6. En troisième lieu, aux termes de l'article 5 du règlement n°604/2013 du 26 juin 2013 : " Entretien individuel : 1. Afin de faciliter le processus de détermination de l'État membre responsable, l'Etat membre procédant à cette détermination mène un entretien individuel avec le demandeur. Cet entretien permet également de veiller à ce que le demandeur comprenne correctement les informations qui lui sont fournies conformément à l'article 4. / 2. () / 3. L'entretien individuel a lieu en temps utile et, en tout cas, avant qu'une décision de transfert du demandeur vers l'État membre responsable soit prise conformément à l'article 26, paragraphe 1. / 4. L'entretien individuel est mené dans une langue que le demandeur comprend ou dont on peut raisonnablement supposer qu'il la comprend et dans laquelle il est capable de communiquer. Si nécessaire, les États membres ont recours à un interprète capable d'assurer une bonne communication entre le demandeur et la personne qui mène l'entretien individuel. / 5. L'entretien individuel a lieu dans des conditions garantissant dûment la confidentialité. Il est mené par une personne qualifiée en vertu du droit national. / 6. L'État membre qui mène l'entretien individuel rédige un résumé qui contient au moins les principales informations fournies par le demandeur lors de l'entretien. Ce résumé peut prendre la forme d'un rapport ou d'un formulaire type. L'État membre veille à ce que le demandeur et/ou le conseil juridique ou un autre conseiller qui représente le demandeur ait accès en temps utile au résumé ".
7. Il ressort des pièces du dossier que le requérant a bénéficié le 10 novembre 2022 d'un entretien individuel prévu par l'article 5 du règlement (UE) n° 604/2013 du 26 juin 2013 réalisé dans les locaux de la préfecture du Loiret par un agent qualifié de la préfecture avec l'assistance téléphonique d'un interprète de la société ISM interprétariat en langue anglaise, langue que comprend le requérant. Il ne ressort pas des pièces du dossier que M. D n'aurait pas compris correctement les informations qui lui ont été livrées lors de cet entretien alors qu'il a signé le résumé de l'entretien individuel et dès lors reconnu avoir compris la procédure Dublin au titre de l'article 12.4 du règlement n°604/2013 du 26 juin 2013. Le moyen tiré de la méconnaissance des dispositions de l'article 5 du règlement (UE) n° 604/2013 du 26 juin 2013 doit, par suite, être écarté.
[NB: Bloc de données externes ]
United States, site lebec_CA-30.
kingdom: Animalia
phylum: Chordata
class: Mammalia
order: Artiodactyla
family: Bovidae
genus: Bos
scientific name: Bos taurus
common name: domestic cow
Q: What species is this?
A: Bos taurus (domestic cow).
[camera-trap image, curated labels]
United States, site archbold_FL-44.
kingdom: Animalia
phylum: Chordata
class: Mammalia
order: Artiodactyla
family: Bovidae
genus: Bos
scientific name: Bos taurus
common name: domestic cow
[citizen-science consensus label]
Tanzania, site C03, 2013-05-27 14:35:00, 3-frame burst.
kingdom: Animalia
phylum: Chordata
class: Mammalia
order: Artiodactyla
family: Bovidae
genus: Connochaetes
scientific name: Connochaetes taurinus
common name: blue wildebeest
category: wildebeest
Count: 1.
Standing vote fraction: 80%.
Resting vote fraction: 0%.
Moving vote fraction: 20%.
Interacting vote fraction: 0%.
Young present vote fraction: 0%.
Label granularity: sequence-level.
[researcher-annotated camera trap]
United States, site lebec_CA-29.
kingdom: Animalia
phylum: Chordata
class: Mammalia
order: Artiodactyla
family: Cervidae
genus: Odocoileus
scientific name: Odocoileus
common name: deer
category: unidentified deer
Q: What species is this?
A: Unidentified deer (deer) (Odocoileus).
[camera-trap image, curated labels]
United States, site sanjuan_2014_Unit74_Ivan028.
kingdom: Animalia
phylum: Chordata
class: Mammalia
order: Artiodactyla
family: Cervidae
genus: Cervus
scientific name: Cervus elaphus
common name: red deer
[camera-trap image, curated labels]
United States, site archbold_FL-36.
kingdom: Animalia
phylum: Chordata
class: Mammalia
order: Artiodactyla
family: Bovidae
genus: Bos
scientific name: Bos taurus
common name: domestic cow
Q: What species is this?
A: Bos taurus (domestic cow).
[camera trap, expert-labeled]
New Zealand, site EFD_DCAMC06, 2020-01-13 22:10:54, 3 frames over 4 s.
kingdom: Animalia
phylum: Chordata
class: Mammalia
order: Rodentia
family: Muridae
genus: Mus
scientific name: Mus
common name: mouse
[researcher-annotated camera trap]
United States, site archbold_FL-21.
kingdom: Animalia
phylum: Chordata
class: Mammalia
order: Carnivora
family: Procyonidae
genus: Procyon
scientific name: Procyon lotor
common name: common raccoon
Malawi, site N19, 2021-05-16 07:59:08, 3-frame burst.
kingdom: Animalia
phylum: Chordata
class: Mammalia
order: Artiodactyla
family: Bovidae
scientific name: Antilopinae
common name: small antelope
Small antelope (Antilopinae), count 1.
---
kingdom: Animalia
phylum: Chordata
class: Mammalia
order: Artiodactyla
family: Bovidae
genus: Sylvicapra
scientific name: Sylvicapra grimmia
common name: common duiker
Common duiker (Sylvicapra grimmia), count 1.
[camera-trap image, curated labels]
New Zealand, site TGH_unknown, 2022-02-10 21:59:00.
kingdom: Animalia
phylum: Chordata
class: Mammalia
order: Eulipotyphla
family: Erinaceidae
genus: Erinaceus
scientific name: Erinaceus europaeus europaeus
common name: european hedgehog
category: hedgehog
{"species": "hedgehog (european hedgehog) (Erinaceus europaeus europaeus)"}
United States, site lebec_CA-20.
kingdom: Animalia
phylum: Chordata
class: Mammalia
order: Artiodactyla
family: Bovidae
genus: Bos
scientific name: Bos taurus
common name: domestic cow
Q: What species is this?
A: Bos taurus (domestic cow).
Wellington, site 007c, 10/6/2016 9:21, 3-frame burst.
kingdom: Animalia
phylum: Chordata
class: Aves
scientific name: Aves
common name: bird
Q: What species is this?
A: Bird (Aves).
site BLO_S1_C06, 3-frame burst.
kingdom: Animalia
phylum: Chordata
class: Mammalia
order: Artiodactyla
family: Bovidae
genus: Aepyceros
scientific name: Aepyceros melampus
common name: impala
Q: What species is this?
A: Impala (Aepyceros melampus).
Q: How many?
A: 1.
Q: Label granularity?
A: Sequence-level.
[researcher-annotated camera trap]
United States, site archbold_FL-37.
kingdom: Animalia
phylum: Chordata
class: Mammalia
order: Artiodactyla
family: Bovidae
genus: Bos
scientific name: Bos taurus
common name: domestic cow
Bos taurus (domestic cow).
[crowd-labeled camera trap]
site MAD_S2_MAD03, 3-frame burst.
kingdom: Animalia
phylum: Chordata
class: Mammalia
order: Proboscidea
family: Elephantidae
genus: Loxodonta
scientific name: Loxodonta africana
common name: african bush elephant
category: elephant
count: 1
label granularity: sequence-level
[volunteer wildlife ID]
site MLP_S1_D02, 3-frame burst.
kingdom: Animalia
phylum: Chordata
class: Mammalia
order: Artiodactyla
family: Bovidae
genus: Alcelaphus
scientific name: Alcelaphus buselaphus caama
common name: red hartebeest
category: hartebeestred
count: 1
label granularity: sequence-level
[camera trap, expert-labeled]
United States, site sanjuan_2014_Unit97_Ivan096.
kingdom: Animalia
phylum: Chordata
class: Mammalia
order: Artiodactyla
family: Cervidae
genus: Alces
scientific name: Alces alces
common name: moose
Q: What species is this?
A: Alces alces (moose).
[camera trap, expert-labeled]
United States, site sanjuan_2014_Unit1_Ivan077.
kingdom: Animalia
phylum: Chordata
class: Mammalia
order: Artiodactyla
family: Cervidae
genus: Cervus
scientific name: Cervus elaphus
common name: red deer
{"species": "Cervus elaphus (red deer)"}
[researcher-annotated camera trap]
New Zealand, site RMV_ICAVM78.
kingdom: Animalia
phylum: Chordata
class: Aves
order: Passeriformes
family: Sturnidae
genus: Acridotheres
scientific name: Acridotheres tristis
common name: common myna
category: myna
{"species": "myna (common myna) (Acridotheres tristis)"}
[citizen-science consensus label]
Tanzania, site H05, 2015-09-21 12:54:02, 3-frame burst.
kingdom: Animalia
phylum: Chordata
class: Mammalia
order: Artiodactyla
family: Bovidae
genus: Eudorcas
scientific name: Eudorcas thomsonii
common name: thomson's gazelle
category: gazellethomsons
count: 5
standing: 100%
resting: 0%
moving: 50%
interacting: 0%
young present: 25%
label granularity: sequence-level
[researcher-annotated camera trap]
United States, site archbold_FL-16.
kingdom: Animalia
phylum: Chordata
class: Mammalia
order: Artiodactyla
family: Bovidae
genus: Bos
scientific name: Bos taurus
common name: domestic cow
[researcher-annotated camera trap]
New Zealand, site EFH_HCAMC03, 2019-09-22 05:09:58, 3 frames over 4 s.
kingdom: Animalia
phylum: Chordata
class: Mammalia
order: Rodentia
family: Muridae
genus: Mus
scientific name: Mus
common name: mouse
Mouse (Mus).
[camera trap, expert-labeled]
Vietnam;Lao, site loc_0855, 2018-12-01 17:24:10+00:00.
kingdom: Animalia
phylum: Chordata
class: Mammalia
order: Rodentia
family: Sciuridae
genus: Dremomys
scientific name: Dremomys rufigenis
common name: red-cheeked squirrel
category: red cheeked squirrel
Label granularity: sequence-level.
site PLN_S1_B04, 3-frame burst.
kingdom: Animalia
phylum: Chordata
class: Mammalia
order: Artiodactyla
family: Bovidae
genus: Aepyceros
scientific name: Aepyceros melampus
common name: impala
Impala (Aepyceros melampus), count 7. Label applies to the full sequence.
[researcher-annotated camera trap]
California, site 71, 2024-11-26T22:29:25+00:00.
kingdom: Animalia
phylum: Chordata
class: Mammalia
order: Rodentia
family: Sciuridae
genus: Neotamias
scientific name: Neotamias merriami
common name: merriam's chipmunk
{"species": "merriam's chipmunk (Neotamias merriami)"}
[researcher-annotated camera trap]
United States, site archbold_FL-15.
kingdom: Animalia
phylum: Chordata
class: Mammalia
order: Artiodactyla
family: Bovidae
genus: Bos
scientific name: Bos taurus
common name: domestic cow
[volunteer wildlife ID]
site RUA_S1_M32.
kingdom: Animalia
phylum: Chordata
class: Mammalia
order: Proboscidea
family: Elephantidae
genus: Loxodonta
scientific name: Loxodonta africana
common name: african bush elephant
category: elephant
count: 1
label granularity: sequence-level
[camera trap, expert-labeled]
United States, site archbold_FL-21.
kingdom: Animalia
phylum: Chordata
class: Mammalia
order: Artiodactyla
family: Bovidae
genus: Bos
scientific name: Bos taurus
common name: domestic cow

8. En quatrième lieu, aux termes de l'article 9 du règlement (UE) n°604/2013 du 26 juin 2013 : " Si un membre de la famille du demandeur, que la famille ait été ou non préalablement formée dans le pays d'origine, a été admis à résider en tant que bénéficiaire d'une protection internationale dans un État membre, cet État membre est responsable de l'examen de la demande de protection internationale, à condition que les intéressés en aient exprimé le souhait par écrit ". Aux termes de l'article 2 du même règlement : " Aux fins du présent règlement, on entend par : () / g) " membres de la famille ", dans la mesure où la famille existait déjà dans le pays d'origine, les membres suivants de la famille du demandeur présents sur le territoire des États membres : / - le conjoint du demandeur, ou son ou sa partenaire non marié(e) engagé(e) dans une relation stable () ". Aux termes de l'article 8 de la convention européenne de sauvegarde des droits de l'homme et des libertés fondamentales : " 1. Toute personne a droit au respect de sa vie privée et familiale, de son domicile et de sa correspondance. / 2. Il ne peut y avoir ingérence d'une autorité publique dans l'exercice de ce droit que pour autant que cette ingérence est prévue par la loi et qu'elle constitue une mesure qui, dans une société démocratique, est nécessaire à la sécurité nationale, à la sûreté publique, au bien-être économique du pays, à la défense de l'ordre et à la prévention des infractions pénales, à la protection de la santé ou de la morale, ou à la protection des droits et libertés d'autrui ".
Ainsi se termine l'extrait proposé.